We have a whole bunch of ways to put holes in the ground, using anything from DPT rigs you can mount to a golf cart to air-rotary rigs that are a block long. But when you’re installing standard monitoring wells above bedrock, you tend to use either augers (claws that spin down) or casing (pipes you hammer down). Augers are faster, casing minimizes dragging contaminants to clean layers below; but what do you prefer (everything else being equal) if you’re afraid of hitting utilities?

Each has its own problem. When you punch through something with casing, you wish that you’d had the augers because the scratching of the claws might have alerted you to a problem. But there’s nothing quite like when the auger gets stuck, and you yank it up (if you can) to find a massive ball of wires wrapped around it. Then you get to play the “um, do you have power?” game with all the neighbors.

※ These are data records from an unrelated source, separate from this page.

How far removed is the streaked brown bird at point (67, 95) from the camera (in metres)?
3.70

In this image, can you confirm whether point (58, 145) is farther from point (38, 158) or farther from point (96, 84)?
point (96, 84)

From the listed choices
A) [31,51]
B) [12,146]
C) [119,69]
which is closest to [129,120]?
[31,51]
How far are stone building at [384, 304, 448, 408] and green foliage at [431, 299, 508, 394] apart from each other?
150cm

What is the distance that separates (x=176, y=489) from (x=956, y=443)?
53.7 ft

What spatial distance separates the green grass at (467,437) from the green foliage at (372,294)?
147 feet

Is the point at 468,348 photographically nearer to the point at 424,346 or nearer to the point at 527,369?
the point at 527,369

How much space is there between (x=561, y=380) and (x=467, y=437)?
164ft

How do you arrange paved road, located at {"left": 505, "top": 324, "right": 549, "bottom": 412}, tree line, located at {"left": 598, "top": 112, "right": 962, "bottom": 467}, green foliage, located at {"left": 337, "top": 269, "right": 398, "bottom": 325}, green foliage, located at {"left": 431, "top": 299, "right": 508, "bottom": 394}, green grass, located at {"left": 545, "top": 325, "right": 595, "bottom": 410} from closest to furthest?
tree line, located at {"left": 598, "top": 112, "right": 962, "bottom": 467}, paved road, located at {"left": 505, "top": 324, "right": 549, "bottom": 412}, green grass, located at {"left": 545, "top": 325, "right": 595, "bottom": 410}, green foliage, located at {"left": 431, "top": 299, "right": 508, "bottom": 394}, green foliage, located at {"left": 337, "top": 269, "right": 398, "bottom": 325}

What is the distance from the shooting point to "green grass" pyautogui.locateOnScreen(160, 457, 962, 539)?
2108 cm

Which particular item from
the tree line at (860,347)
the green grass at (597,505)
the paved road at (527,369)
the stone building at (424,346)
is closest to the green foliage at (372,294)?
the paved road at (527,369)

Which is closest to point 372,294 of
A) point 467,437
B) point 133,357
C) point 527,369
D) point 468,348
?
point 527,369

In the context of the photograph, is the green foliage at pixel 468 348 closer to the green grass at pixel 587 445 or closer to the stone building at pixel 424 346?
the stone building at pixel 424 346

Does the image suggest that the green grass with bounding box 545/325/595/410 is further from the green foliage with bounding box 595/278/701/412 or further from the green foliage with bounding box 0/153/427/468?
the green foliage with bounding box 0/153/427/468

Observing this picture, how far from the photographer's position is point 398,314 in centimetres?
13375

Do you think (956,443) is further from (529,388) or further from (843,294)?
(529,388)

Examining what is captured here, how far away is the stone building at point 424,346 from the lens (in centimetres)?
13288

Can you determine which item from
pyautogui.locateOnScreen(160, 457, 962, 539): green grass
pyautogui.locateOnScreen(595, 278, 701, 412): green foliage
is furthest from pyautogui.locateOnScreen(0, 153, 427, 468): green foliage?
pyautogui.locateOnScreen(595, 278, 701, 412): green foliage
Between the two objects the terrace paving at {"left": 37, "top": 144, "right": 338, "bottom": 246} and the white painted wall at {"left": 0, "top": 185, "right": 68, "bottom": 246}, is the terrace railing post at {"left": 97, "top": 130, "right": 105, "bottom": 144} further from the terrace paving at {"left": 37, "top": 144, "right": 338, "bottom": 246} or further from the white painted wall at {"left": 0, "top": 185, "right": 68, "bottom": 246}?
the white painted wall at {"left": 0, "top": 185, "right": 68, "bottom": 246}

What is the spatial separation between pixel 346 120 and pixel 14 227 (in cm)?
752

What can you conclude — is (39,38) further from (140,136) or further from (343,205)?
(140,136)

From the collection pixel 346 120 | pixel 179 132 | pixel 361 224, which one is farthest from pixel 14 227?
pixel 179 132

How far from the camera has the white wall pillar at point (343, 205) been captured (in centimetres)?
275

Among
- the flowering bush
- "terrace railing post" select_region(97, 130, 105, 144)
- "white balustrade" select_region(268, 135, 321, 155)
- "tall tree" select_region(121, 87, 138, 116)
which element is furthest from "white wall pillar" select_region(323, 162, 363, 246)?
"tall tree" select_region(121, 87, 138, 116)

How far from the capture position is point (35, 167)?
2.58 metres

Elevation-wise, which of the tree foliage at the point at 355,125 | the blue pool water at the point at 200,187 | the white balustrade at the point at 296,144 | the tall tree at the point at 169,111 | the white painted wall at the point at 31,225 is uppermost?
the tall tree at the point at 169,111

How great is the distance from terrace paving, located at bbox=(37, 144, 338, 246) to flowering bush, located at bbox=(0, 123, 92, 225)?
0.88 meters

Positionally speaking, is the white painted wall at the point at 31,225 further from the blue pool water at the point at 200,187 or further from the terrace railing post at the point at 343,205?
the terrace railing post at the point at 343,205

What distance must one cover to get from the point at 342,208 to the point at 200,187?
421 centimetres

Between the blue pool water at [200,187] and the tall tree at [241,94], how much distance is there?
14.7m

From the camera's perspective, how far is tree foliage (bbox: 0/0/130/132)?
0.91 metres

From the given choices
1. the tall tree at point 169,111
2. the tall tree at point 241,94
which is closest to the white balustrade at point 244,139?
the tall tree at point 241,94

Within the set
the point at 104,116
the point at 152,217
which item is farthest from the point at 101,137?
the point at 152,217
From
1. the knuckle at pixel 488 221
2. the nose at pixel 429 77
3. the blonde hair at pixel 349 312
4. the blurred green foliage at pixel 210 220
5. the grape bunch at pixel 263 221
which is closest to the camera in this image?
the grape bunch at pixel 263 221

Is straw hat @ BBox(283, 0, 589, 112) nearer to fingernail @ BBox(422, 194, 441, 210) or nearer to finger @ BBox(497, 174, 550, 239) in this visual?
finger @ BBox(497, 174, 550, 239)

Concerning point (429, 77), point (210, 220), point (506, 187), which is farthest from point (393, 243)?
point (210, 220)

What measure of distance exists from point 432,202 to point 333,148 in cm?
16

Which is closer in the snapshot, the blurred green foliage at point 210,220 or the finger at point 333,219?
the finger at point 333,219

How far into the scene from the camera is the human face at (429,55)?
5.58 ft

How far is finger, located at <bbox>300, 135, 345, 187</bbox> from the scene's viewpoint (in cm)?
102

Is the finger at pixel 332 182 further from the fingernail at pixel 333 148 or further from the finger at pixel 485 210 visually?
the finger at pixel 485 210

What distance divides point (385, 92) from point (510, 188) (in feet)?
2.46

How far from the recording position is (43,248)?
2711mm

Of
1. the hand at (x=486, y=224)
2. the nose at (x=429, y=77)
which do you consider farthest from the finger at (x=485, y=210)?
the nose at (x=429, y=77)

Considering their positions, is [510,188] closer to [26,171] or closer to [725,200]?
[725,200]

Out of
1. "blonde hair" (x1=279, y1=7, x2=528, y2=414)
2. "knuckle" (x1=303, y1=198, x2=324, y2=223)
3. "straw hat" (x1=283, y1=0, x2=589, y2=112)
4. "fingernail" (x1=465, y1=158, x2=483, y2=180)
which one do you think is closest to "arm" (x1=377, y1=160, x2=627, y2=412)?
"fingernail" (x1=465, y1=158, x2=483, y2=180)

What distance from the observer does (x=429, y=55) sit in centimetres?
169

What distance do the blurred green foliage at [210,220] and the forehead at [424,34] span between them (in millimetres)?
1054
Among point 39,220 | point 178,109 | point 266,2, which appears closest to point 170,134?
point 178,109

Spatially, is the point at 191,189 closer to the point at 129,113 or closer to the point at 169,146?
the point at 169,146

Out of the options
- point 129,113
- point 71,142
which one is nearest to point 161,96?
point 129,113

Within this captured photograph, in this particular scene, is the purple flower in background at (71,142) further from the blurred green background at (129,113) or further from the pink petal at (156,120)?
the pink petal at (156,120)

You may think, “why don’t you just go more carefully?” For the first couple feet, we do. But we may have all sorts of perfectly innocent boulders and other natural barriers that we need to power through, and determining which is natural and which is not can sometimes be difficult. Hence my extreme dislike of the first five feet.

1 comment:

GeologyJoe said...

oh yeah. you can really worry alot about the first 5-6 feet. dig safe is great but isn't super accurate. existing site plans are good too when they are available, which is about 1 every 8 years.

What I have done in a few cases where we had to put in wells very close to utilities was to use a vactor and suck out,excuse me vaccum extraction, the soil to a depth of to say 8-9 feet. Then come in with the hollow stem auger.